But because biking is not a mainstream sport, whenever it is shown on television or broadcast anywhere, it's usually the men that are highlighted. Why further marginalize a sport by highlighting (gasp!) women?

That's why I love the blog Up in Alaska. Written by Alaskan journalist, Jill Homer, Up in Alaska is a blog that showcases Jill's biking expeditions throughout Alaska. Written in a journal type format, beautiful pictures punctuate almost daily updates about what it's like to be a biker out in the middle of snow dominated terrain.

solsticealaska.jpg

I had a really good, strong ride today, according to the "sweat test." I usually feel I can't base the progress of winter rides on distance or speed, because trail and road conditions are so variable (and generally marginal at best, necessitating a lot of work to go pretty dang slow.) So I base my winter progress on the amount of sweat I generate. I always check the weather forecast and current temperature before I go. Since neither varies much in Juneau, I have pretty much down pat exactly what I need to stay warm but not overheat in the most common temperature/precipitation combinations (between 10 degrees and 40 degrees dry or wet I have down pat. Beyond those I have much less experience.) So, if I look at the temperature, and dress exactly how I think I need to, then head out and still sweat a ton and have to shed layers, then I know I've had a good, strong ride.

Although when I see things like Jill's over all monthly mileage rates (Januaray=810.5 Miles) I get a little intimidated (more like astounded and awed), Jill's more personal writing style often makes me think that she's sharing secrets with me. Letting me know that with a little training and some determination, I too, could be out in the mountains of Alaska riding through glorious sunsets.

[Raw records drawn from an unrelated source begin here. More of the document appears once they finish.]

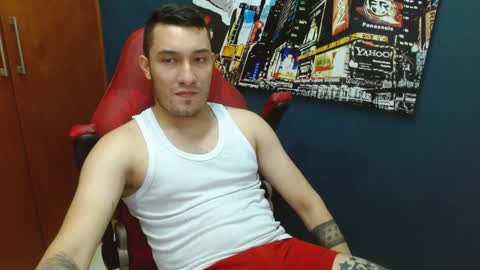 Snapshot of airon_blade chatting on December 9, 11:20 pm A I R O N online show from December 9, 11:20 pm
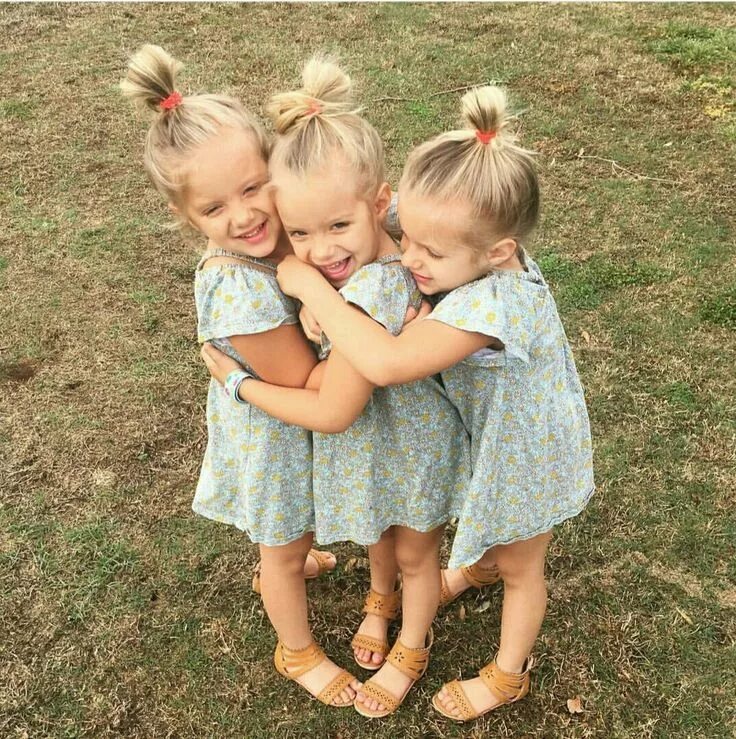 Сестры дол. Три девочки близняшки. Три девочки тройняшки. Красивые тройняшки.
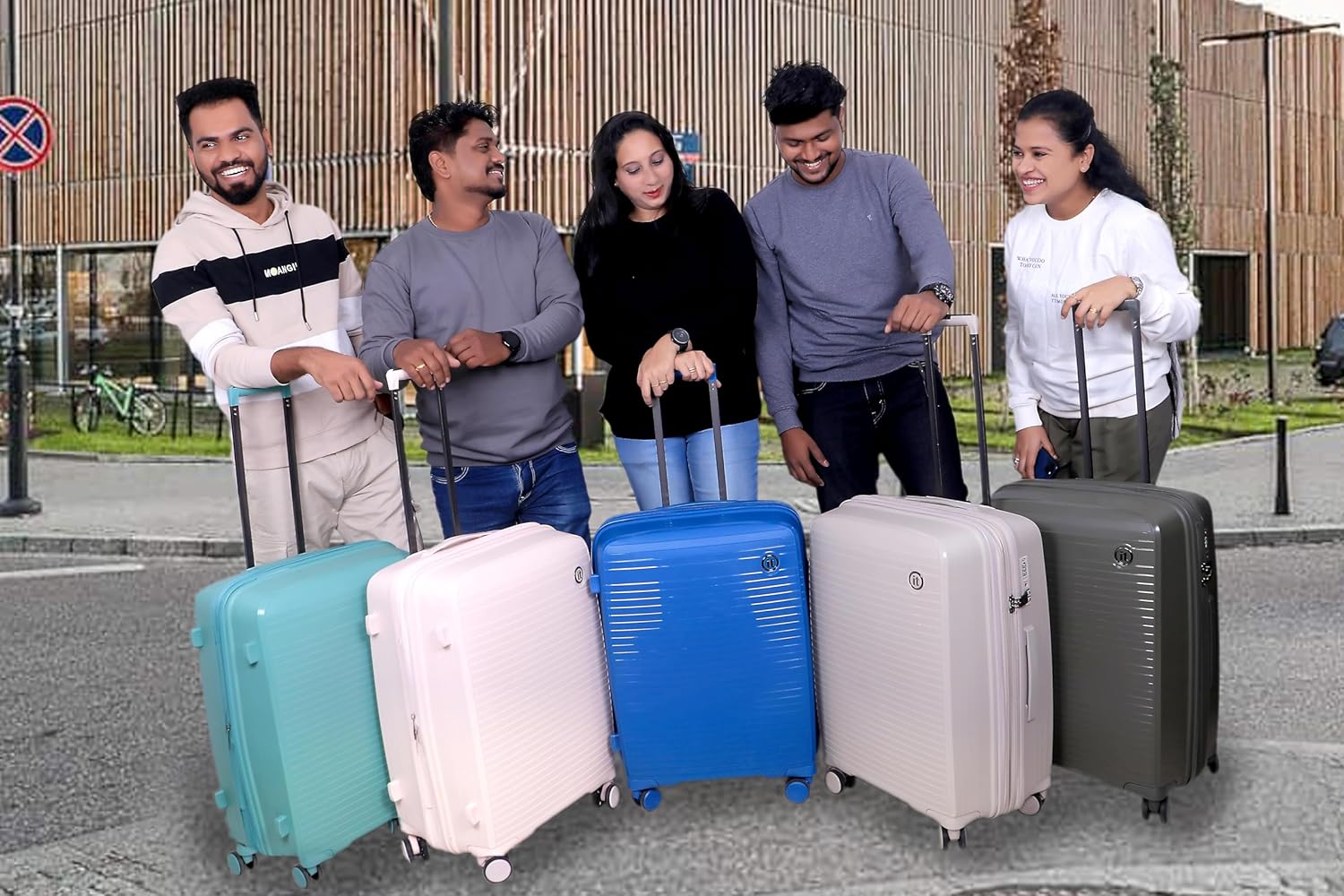 it luggage Spontaneous Blue Large-28 inches Check-in Luggage Expandable Anti-Theft Zipper Polypropylene Hardsided with TSA Lock 8 Wheel Trolley Bag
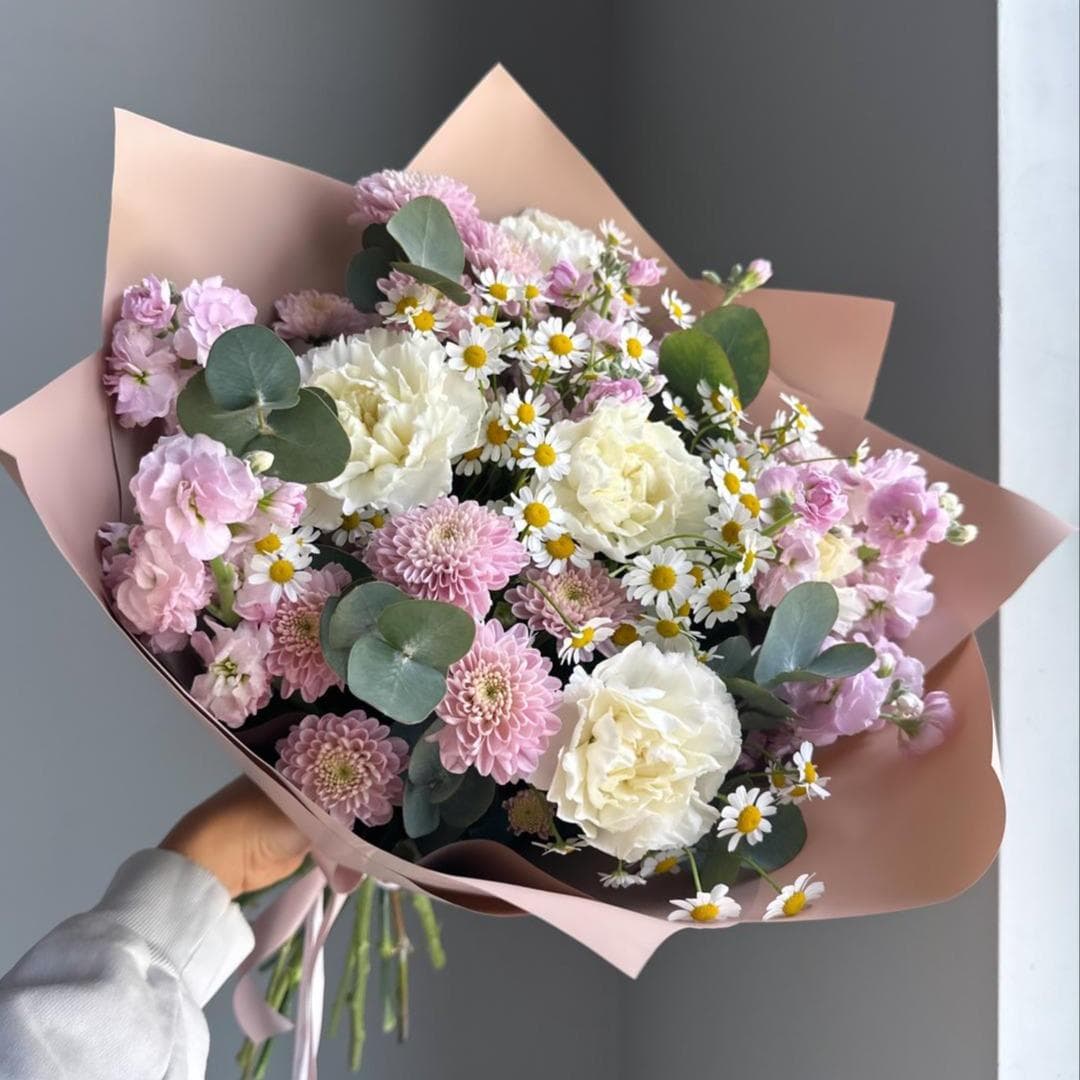 Букет #202 Маттиола, кустовая хризантема, диантусы и ромашки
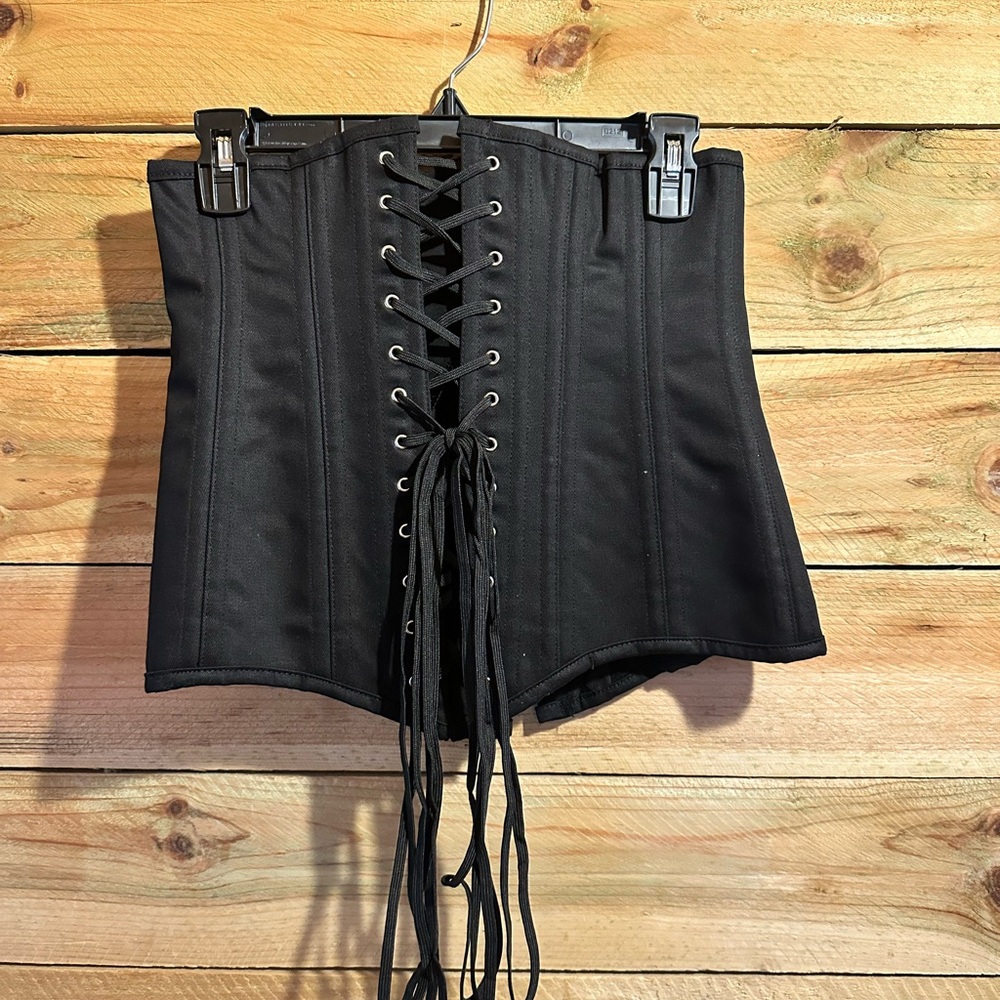 Charmian Corset black size M NWT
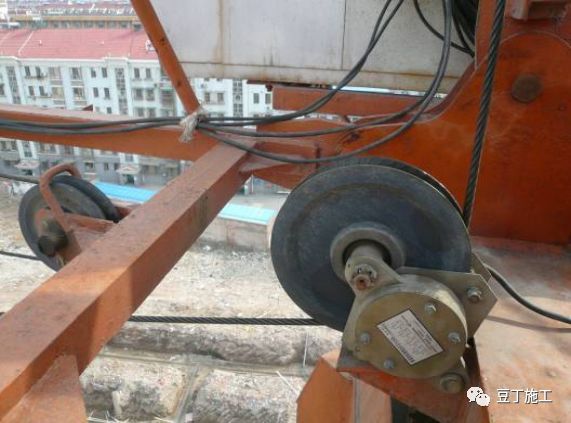 建筑工地常见的起重设备,建筑工地起重机械设备大全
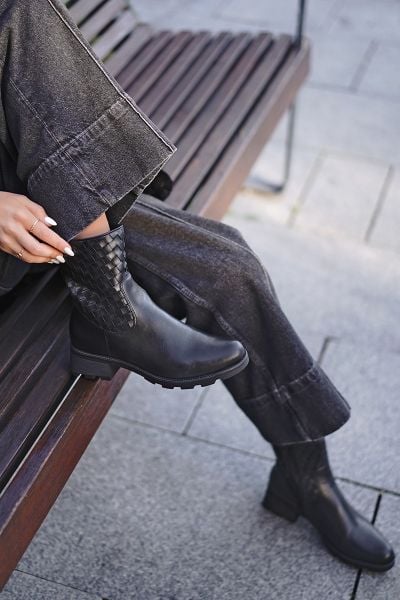 Černé kožené kotníkové kozačky  9-25429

I do some times wonder at how Jill's extreme sporting experiences (losing the desire to eat, for example) might be interpreted by young girls and women with eating disorders--but at the same time, I think Jill is very clear about the fact that she is a professional (she is training for the Iditarod right now) and losing the desire to eat does not mean that she doesn't eat.

It's an amazing blog and Jill Homer is an amazing writer--and I strongly encourage you to get over to her blog and offer her encouragement as she trains!